Ok, so I know that my list may upset some people.  I'm not saying that ALL homeschoolers follow these trends or that ALL public school kids don't.  Every kid is different and they're all parented differently, so I know that this doesn't apply to everyone.  I'm just saying somethings I've seen.

Oh, and one more thing.  Does anyone else notice that the first thing homeschool parents are asked is "What about socialization?"  It's NEVER "what type of curriculum do you use?".  It's never about education, also about socialization.  Weird, right?

Wednesday, August 14, 2013

The Schedule.

This is a picture of my "organized" lesson planner.  A lot of homeschooling parents have different ways to keep themselves organized.  This is actually my first year using a planner.  In the past, I would have everything in a giant 2 inch three ring binder, each subject separated, and a ton of blank sheets of paper in the front.  I usually made up lessons as I went along so I would document our activities on the blank sheets of paper, noting things I wanted to work on later in the week.  It was a pretty good method, but I needed something a little more condensed for Kindergarten.

As you can see, I still lack the ability to stay on track....but let's face it, homeschooling is awesome because we're able to change subjects on a whim based on our child's curiosity.

So I try to map out three days worth of lessons.  We do Monday, Wednesday and Friday then he'll go to a co-op the other days.  I color code based on what we do that day, and as you can see we often switch lessons around.  Flexibility is key as a homeschooling parent!  Also, my son wanted to do some water experiments on Thursday so I turned that into a science experiment. 

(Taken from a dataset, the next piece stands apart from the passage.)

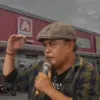 Minimarket alfamidi ilegal, tatang pahat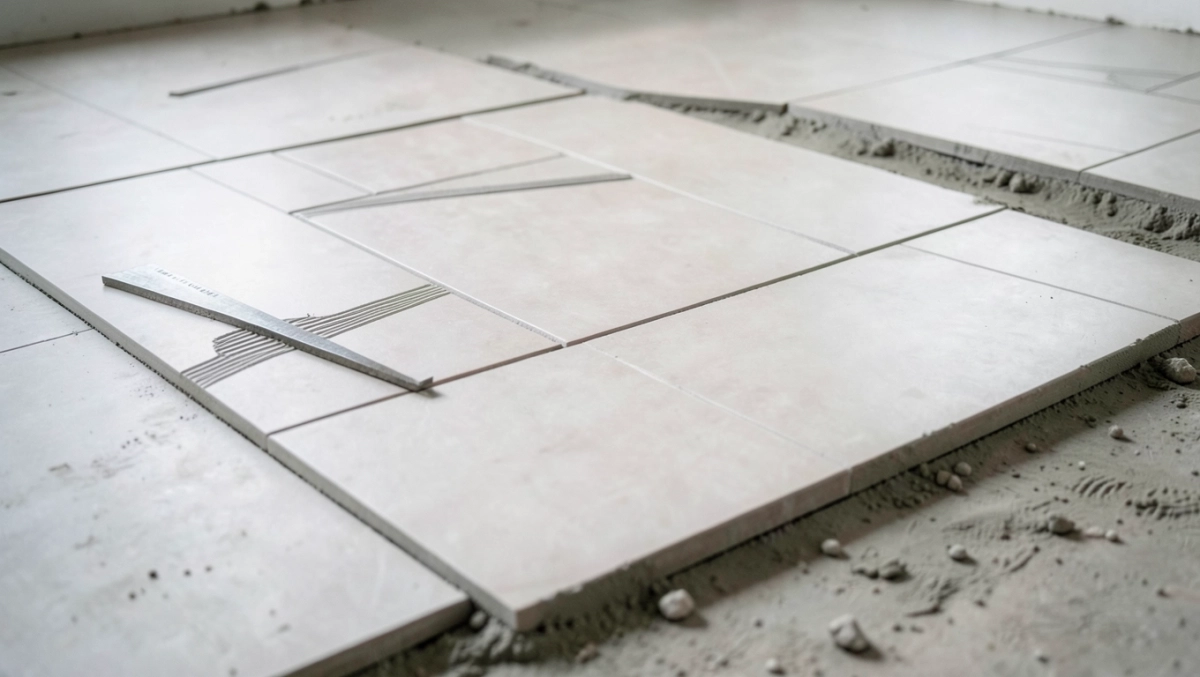 jak układać płytki 60x120 na podłodze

I made sure to document how many hours we did, which is really important.  You need to keep accurate attendance and you need to adhere to your state regulations.  I was worried I wouldn't be able to get 4 hours of instruction time in (my kid can't sit still for 4 hours) but I found that it's actually pretty easy if I work with him and allow him to explore in depth his interests, instead of adhering strictly to what I intended to teach.

I know this sort of flexibility can be a bit intimidating.  What if he starts asking questions I don't know the answers to?  What if we spend all day doing math and never get to reading?  How will he ever learn his letters?  As far as the latter is concerned, if he goes off on one subject on Monday, I make sure to start with a different subject on Wednesday so he gets both subjects in for the week.  Now for the first question.  Yes, he's asked questions I don't know the answers to, but we just look them up and continue learning.  It's ok to not have all the answers.

How do you keep yourself organized?  I always love to hear tips from fellow homeschool parents!